A Multi-Prototype-Guided Federated Knowledge Distillation Approach in AI-RAN Enabled Multi-Access Edge Computing System

Imagine a massive, high-tech city called AI-RAN MEC. In this city, thousands of small devices (like your smart thermostat, self-driving cars, or security cameras) are constantly generating data. They want to learn together to become smarter, but they can't send all their private data to a central "brain" because of privacy laws and bandwidth limits.

This is where Federated Learning (FL) comes in. Instead of sending data to the center, the devices learn locally and only send their "lessons learned" (mathematical updates) to a central server. The server mixes these lessons to create a smarter "Global Brain," which is then sent back to the devices.

The Problem: The "Non-IID" Mess
The problem is that every device sees the world differently.

Device A (a security camera in a park) only sees dogs and trees.
Device B (a traffic camera) only sees cars and pedestrians.
Device C (a weather station) only sees clouds.

In the old way of doing things, the central server tried to average everyone's lessons. It was like trying to make a single "average" recipe by mixing a cake batter with a bowl of soup. The result is a muddy mess that doesn't taste like either. In technical terms, this is called Non-IID data (data that isn't uniform), and it causes the Global Brain to get confused and perform poorly.
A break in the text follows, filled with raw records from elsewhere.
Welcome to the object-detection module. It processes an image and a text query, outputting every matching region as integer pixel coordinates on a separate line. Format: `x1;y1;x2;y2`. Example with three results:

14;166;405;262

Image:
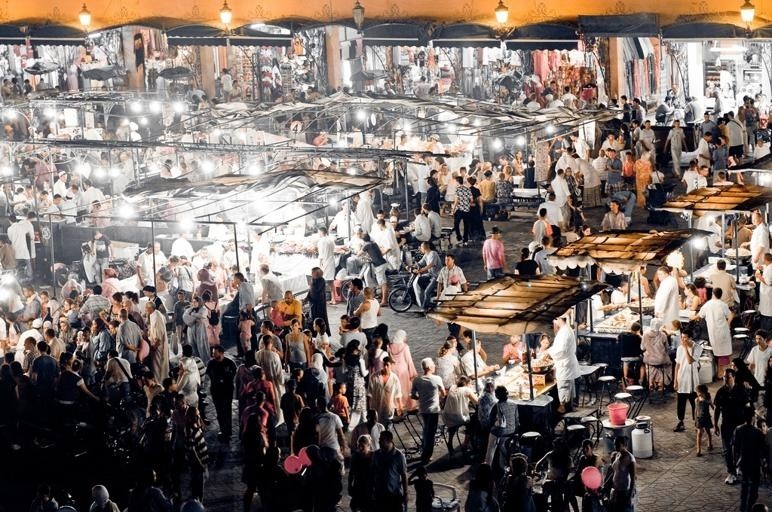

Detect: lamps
495;0;509;42
740;0;755;38
218;0;233;32
79;3;91;32
351;0;365;34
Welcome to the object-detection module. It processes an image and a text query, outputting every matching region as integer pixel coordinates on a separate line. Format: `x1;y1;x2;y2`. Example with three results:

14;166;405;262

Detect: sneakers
673;421;743;485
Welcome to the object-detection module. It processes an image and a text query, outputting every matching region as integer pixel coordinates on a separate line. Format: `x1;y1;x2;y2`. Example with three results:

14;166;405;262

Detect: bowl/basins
519;362;555;373
724;253;752;261
626;302;654;314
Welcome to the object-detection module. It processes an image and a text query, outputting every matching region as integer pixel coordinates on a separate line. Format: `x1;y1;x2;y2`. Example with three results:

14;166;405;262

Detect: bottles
756;269;761;283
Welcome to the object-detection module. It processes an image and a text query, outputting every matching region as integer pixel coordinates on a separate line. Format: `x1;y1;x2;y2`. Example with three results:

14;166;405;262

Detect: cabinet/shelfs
702;59;736;99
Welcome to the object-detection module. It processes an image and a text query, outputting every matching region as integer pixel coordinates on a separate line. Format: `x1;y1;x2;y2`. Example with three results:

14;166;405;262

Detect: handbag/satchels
129;378;141;394
493;411;508;429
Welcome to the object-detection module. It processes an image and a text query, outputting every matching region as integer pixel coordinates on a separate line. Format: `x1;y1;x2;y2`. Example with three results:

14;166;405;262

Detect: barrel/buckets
631;422;654;459
606;402;630;425
699;355;714;384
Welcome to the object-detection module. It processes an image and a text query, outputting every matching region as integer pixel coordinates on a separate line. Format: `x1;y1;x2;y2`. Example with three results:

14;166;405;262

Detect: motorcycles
389;263;444;314
340;251;398;305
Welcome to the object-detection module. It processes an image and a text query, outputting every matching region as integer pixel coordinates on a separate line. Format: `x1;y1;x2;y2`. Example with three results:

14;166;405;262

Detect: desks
510;174;548;210
641;106;720;162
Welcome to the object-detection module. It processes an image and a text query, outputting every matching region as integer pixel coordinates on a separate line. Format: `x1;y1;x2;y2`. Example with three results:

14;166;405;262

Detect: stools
732;309;757;346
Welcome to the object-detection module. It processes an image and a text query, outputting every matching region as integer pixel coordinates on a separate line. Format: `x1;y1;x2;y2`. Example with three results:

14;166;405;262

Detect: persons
0;41;771;511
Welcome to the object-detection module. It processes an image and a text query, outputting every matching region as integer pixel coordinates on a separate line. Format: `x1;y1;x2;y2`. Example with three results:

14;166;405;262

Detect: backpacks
203;302;220;326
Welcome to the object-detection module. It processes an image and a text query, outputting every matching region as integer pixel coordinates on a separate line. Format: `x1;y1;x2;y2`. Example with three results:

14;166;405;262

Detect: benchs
418;232;448;243
441;226;456;248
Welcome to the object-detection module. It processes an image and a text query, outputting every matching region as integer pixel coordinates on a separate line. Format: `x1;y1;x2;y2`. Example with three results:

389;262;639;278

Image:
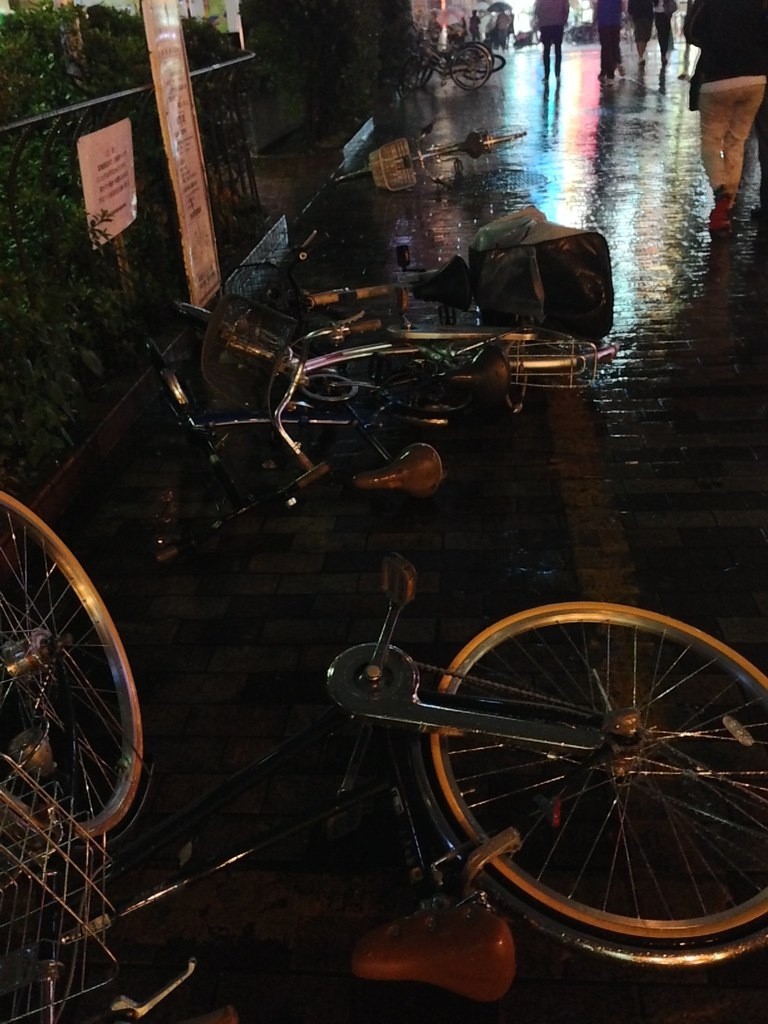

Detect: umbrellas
487;2;511;12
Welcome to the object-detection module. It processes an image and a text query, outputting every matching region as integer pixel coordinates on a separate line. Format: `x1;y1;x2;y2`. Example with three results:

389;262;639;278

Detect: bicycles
333;118;525;191
140;207;622;565
0;486;766;1024
393;14;507;98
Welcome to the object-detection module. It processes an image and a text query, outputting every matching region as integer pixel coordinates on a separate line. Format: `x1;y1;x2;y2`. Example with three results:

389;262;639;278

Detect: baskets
0;749;119;1024
200;292;299;417
223;262;288;312
369;138;417;192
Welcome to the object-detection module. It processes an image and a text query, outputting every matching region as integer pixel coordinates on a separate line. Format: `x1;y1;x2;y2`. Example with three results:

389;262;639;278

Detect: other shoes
607;79;617;85
598;75;606;84
618;64;625;76
751;206;768;219
661;56;668;65
678;74;686;79
638;57;646;66
710;193;731;229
The Solution: MP-FedKD (The "Multi-Prototype" Approach)
This paper proposes a new, smarter way to teach these devices, called MP-FedKD. Think of it as a revolutionary study group with four special tricks:

1. Self-Knowledge Distillation (The "Time-Traveling Mentor")

Usually, to learn from a teacher, you need a big, smart teacher. But here, the devices don't have a pre-trained teacher.

The Analogy: Imagine you are studying for a test. Instead of hiring a tutor, you use your yesterday's self as the teacher. You take what you knew yesterday, compare it to what you are learning today, and use that to guide your study.
The Benefit: This helps the device learn from its own history without needing an external, heavy-duty teacher, making the learning process smoother and more consistent.

2. Multi-Prototype Generation (The "Clustered Library")

In the old method, the server tried to create just one "average" example (a prototype) for each category.

The Analogy: Imagine trying to describe "Dogs" with just one picture. If you average a Chihuahua and a Great Dane, you get a blurry, medium-sized dog that looks like neither. You lose the unique details of both.
The Fix: This paper uses a technique called CHAC (Conditional Hierarchical Agglomerative Clustering). Instead of one blurry picture, the device creates multiple distinct examples (prototypes).
- One prototype for "Small Dogs."
- One for "Big Dogs."
- One for "Fluffy Dogs."
The Benefit: The Global Brain gets a rich library of specific examples rather than a single, muddy average. It preserves the unique details of the data.

3. Prototype Alignment (The "Historical Bridge")

When the server collects all these local examples to make the Global Brain, it usually just averages them again, which risks losing information.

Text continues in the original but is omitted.